* _DOCUMENT EXCERPT_:
Climate change exposes future generations to life-long health harm

Last updated on: 14 November,2019 09:32 am

Among the most immediate and long-lasting health threats from climate change is air pollution.

LONDON (Reuters) - A child born today faces multiple and life-long health harms from climate change - growing up in a warmer world with risks of food shortages, infectious diseases, floods and extreme heat, a major global study has found.

Climate change is already harming people’s health by increasing the number of extreme weather events and exacerbating air pollution, according to the study published in The Lancet medical journal. And if nothing is done to mitigate it, its impacts could burden an entire generation with disease and illness throughout their lives.

“Children are particularly vulnerable to the health risks of a changing climate. Their bodies and immune systems are still developing, leaving them more susceptible to disease and environmental pollutants,” said Nick Watts, who co-led The Lancet Countdown on Health and Climate Change study.

He warned that health damage in early childhood is “persistent and pervasive”, and carries lifelong consequences.

“Without immediate action from all countries to cut greenhouse gas emissions, gains in wellbeing and life expectancy will be compromised, and climate change will come to define the health of an entire generation,” he told a London briefing.

Yet introducing policies to limit emissions and cap global warming would see a different outcome, the research teams said.

In that scenario, a child born today, would see an end to coal use in Britain, for example, by their 6th birthday, and the world reaching net-zero emissions by the time they were 31.

* _REQUIRED WORK_:
- 1) In the article on climate change and child health, which medical journal published the study?
- 2) Write the next few paragraphs of the article on climate change and child health, picking up after its final sentence.

* _DATA PROVIDED_:

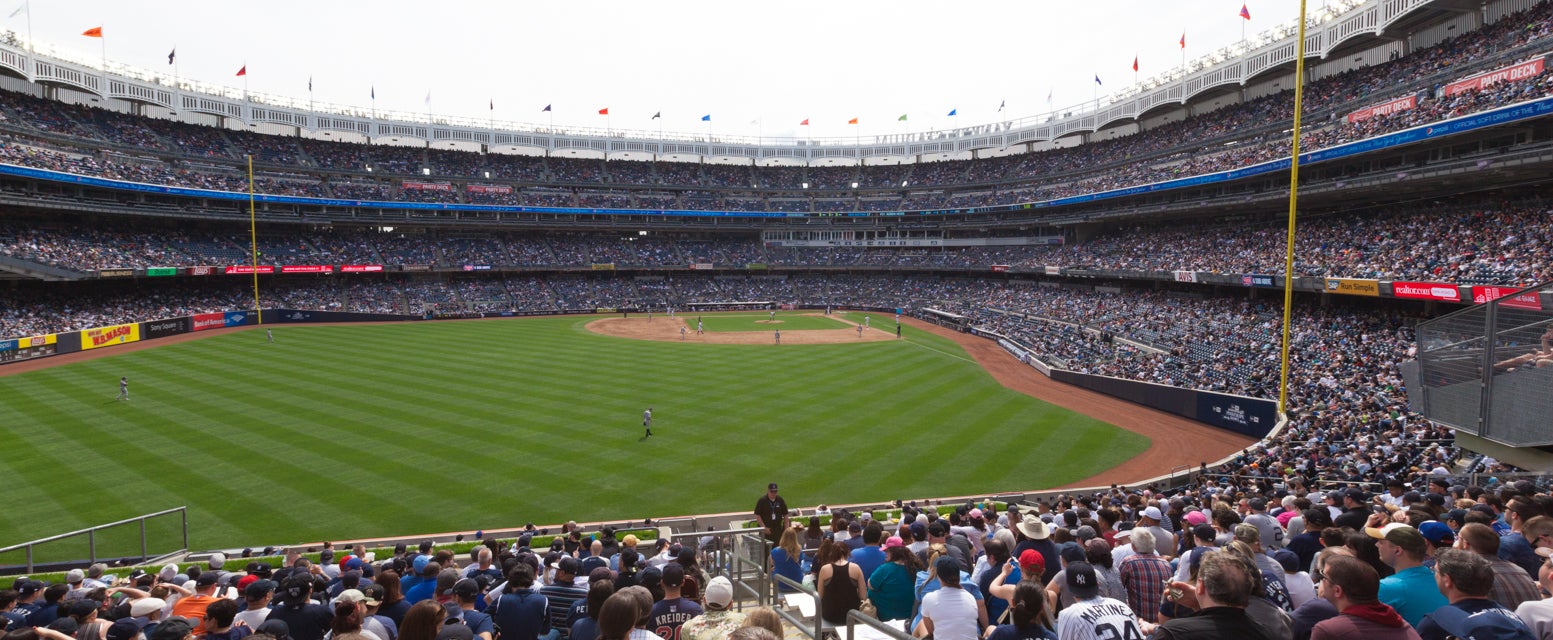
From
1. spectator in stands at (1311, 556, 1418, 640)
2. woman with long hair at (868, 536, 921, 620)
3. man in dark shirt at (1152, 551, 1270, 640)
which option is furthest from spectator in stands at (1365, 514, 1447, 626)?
woman with long hair at (868, 536, 921, 620)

* _TASK RESULTS_:
- 1) The Lancet.

- 2)
VULNERABLE

The Lancet study is a collaboration by 120 experts from 35 institutions including the World Health Organization, the World Bank, University College London and China’s Tsinghua University.

On a “business-as-usual” pathway, with little action to limit climate change, it found that amid rising temperatures and extreme weather events, children would be vulnerable to malnutrition and rising food prices, and the most likely to suffer from warmer waters and climates accelerating the spread of infectious diseases such as dengue fever and cholera.

Among the most immediate and long-lasting health threats from climate change is air pollution, the researchers said.

They called for urgent action to reduce outdoor and indoor pollution through the introduction of cleaner fuels and vehicles, and policies to encourage safe and active transport such as walking and cycling.

The WHO says that globally in 2016, 7 million deaths were due to the effects of household and ambient air pollution. The vast majority of these were in low and middle-income countries.

“If we want to protect our children, we need to make sure the air they breathe isn’t toxic,” said Sonja Ayeb-Karlsson, a global health specialist at Britain’s Sussex University who worked on the Lancet study.